Otra costumbre recurrente que sin miramiento
alguno suele asediar la sucesión de horas, días, lugares, nombres, objetos y
arquetipos que trazan las formas de este precipitado devenir es, sin duda, la desaparición. En cualquier caso, de un momento a otro, vagamente,
eso/esto/aquello está aquí, y luego no. Sería tautológico aplicar la expresión:
¿así, de repente?, o ¿cómo si nada, ayer A, hoy –A? Por supuesto, la principal propiedad
del rito de la desaparición es
consumarse sin mediación, sin un estricto proceso más que el propio hecho de
suceder, o en tal caso, haber sucedido. La sustancia que ya no lo es. El rostro
que abandona el rostro.

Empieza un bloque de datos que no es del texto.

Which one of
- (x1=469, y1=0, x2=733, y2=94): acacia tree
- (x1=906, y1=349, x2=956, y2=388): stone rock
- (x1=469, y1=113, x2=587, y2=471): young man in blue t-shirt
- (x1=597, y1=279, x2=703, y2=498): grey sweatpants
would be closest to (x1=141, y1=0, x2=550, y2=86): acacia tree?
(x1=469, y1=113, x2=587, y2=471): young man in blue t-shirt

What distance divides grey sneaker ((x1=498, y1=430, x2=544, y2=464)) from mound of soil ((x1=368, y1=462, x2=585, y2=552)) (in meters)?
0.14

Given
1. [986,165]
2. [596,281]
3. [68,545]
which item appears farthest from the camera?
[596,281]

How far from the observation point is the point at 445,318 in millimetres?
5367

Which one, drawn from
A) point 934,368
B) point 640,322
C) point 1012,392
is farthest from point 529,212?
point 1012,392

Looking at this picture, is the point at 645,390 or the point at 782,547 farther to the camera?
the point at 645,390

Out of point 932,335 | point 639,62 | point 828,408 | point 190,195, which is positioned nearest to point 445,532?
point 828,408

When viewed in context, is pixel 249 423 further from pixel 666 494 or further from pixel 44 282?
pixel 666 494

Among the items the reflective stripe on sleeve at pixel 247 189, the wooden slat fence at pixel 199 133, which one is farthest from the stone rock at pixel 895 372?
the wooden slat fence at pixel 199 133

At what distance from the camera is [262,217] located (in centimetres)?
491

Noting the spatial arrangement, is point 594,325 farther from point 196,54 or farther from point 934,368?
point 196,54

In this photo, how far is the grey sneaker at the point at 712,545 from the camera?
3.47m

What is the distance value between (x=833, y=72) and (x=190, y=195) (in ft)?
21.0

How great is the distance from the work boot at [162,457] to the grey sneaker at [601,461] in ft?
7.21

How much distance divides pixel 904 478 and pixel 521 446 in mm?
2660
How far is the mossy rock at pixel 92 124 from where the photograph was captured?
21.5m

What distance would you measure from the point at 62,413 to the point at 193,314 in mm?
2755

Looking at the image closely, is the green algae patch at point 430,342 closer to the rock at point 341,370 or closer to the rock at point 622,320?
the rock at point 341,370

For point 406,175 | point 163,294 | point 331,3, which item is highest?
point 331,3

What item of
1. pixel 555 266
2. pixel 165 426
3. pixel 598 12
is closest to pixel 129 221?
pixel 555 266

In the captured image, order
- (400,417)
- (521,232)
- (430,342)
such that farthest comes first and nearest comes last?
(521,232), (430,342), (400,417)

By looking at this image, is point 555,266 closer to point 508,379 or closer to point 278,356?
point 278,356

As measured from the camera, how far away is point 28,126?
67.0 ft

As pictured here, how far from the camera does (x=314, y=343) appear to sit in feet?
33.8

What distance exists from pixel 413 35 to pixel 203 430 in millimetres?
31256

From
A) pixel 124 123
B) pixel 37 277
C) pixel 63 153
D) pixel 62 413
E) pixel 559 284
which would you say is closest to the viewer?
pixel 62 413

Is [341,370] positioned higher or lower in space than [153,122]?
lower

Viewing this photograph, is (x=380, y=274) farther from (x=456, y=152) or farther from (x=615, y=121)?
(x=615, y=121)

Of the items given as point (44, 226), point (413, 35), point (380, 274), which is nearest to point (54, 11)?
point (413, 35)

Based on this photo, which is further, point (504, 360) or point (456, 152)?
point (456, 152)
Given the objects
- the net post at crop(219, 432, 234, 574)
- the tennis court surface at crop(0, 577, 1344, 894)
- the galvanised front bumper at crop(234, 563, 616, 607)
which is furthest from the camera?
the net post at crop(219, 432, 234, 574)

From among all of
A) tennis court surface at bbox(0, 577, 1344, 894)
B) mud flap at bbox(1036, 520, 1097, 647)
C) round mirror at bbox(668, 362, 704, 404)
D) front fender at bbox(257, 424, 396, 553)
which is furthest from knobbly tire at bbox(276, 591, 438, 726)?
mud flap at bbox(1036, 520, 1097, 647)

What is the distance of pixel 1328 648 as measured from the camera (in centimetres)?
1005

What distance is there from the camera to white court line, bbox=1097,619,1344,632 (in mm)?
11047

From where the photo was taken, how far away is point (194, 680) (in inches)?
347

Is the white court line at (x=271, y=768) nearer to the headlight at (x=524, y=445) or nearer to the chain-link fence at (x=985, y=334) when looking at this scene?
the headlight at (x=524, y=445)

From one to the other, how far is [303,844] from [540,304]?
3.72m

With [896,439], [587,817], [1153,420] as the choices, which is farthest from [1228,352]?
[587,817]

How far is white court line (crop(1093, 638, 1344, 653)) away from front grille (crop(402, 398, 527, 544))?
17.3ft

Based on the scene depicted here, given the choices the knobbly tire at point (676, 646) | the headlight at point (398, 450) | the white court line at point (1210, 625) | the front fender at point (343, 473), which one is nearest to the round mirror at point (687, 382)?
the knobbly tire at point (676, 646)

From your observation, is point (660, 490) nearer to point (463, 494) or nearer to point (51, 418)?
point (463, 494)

La unidad alguna vez incorporada como permanente,
conocida en profundidad, amada y rebalsada, pasa a ser, o mejor dicho, deja de
ser, a fin de simular un silencio vacante, un hueco en el río de una sombra, un
exilio de nociones familiares, tactos, envases, y restos de aire derramándose
por la borda.
Ha desaparecido. No cambió. No huyó
ni se ha perdido, marchitado, adulterado. Es así. No hay vuelta que darle. De
todos modos, me permito introducir cierto matiz en el carácter drástico de este
fenómeno: doy cuenta de que es posible notar, en algún punto previo de la
línea, allí donde el registro se agudiza y el hilo se tensa, la diáspora en la
que comenzaron a difuminarse los bordes, el repliegue de los contornos hacia el
blanco de la nada, hacia una turbia visión de aquello que dejaría de arremeter
con su presencia, con su cauce de bólido insistente, rojo y aéreo, para ya no
estar, para prestarse íntegro a la costumbre, amamantarse en el pecho del abandono,
dormir en el silente espectro de los recuerdos y bajo el vapor de la nostalgia.
Claro que sí, para desaparecer, y seguir haciéndolo y haciéndolo y haciéndolo.